J's been quite good in making sure my head is kept above water but sometimes when he goes on and on about how some people have it worse off, i can't seem to get a hold of my emotions and then i just break down again and then i'm fine. But then hours later i'm upset over something and thinking that he doesn't love me. And then i'm back to crying because i'm sorry.

It's I'm so annoying.

But the last couple of months have definitely put a helluva lot of stress on our relationship. In essence it was J with his work and me with trying to find my groove back in German. And then there was the every day frustrations, dealing with boredom and readjusting ourselves to a new environment. I think at one point, we may have lost our footing and our/my goal.

And like a true believer in fate, perhaps me going under the knife and removing the ectopic pregnancy was Life's cruel way of waking me up, forcing me to look at what i've become and in turn be more appreciative.

I don't know.

But what i do know is it wasn't meant to be and i have a whole new year ahead of me to make some kind of change.

...

And before i continue on riding on this emotional roller coaster, i'll add some photos from the weekend. The weather man predicted the snow blizzard known as Daisy would pass over most of Germany. And there was warnings not to go outside unless necessary. It even went as far as telling people to buy extra food, batteries and candles in case of a power shortage.
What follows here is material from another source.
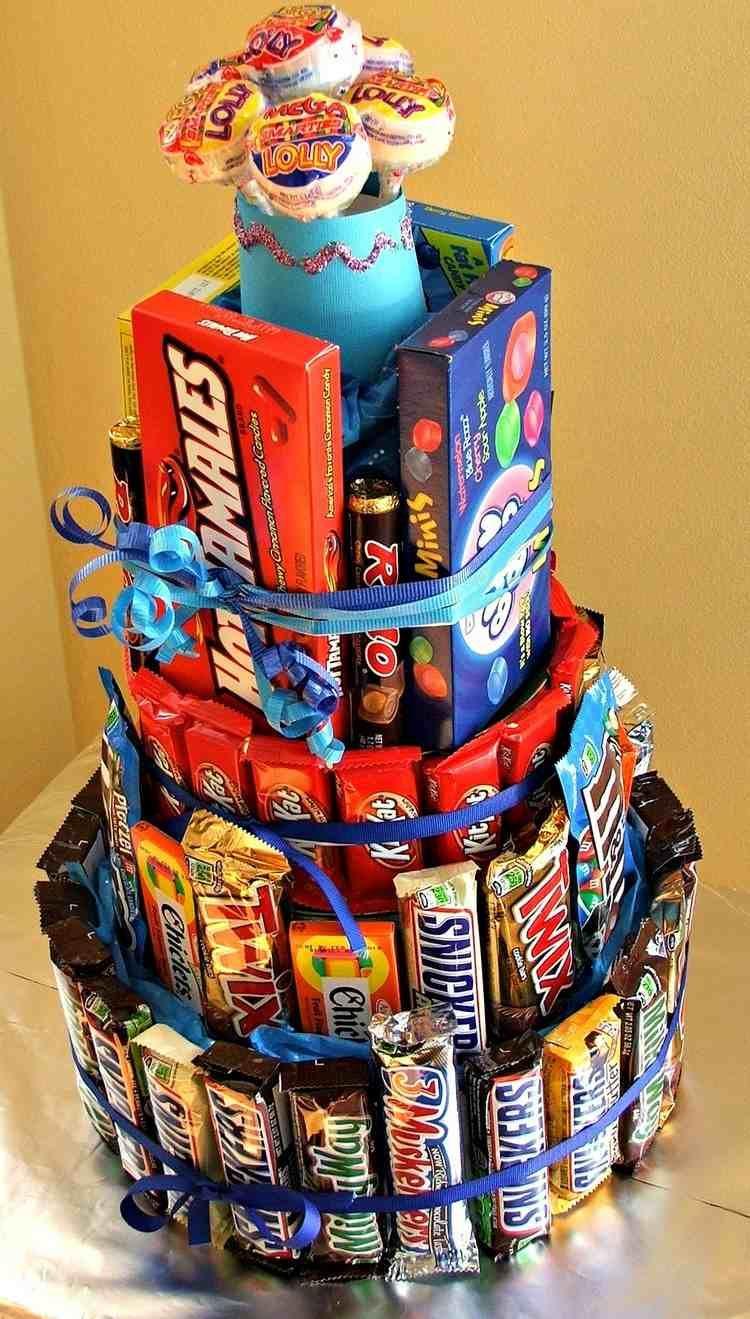 Große Torte aus unterschiedlichen Süßigkeiten | geschenkidee ...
So there i was expecting some huge blinding blizzard to sweep through but where we live, it wasn't so bad. And although we had i reckon 20cm of snow fall and it was pretty damn windy outside, it wasn't as crazy as i thought it would be.


It's below freezing temperatures at the moment so the snow remains. And since Saturday the snow out in my neighbor's garden and our balcony hasn't seemed to have melted or gone anywhere. Everything looks so pretty when it's covered in white.
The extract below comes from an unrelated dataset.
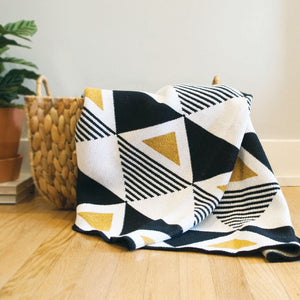 Envie Geo Throw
On Saturday J woke up early and surprised me by doing the dishes and making breakfast. The snow continued to whip across through the freezing wind whilst we stayed bundled up behind heated walls and channel surfed.


Then on Sunday when the blizzard left, we decided to take a walk around the neighborhood before it got dark. We had been cooped up indoors all weekend and J thought it would be a good idea to get some fresh air and some kind of exercise. So whilst he cleared the driveway and sprinkled extra salt on the ground so i wouldn't slip, i packed on the layers for our excursion around the block.


We ended up walking down one road that had hedges on either side of the road. The photo looks much scarier than it was. With no lights ahead and not a single sound, it was like a scene from a horror flick. But with so much snow on the ground it made the surrounding area much lighter than it was despite the sun having gone down already.The flash doesn't do the photo any justice.


We were surrounded by fields and random little streams. We tried to measure how deep the snow was and in some places it would come up to the top of my Timberland boots.


Standing by some stream and on the side of some field doing i'm-not-quite-sure.


Then as i was walking i stopped dead in my tracks. I noticed these foot prints on the floor. Like Nature's own graffiti, it littered the floor with random patterns.


I couldn't help but laugh when J showed me this pattern. It looked like he/she was confused and was running in circles.


Sometimes when i look at peoples' garden covered in snow, it reminds of that scene in Ghostbusters when that marshmallow guy explodes and the whole city is covered in white goo.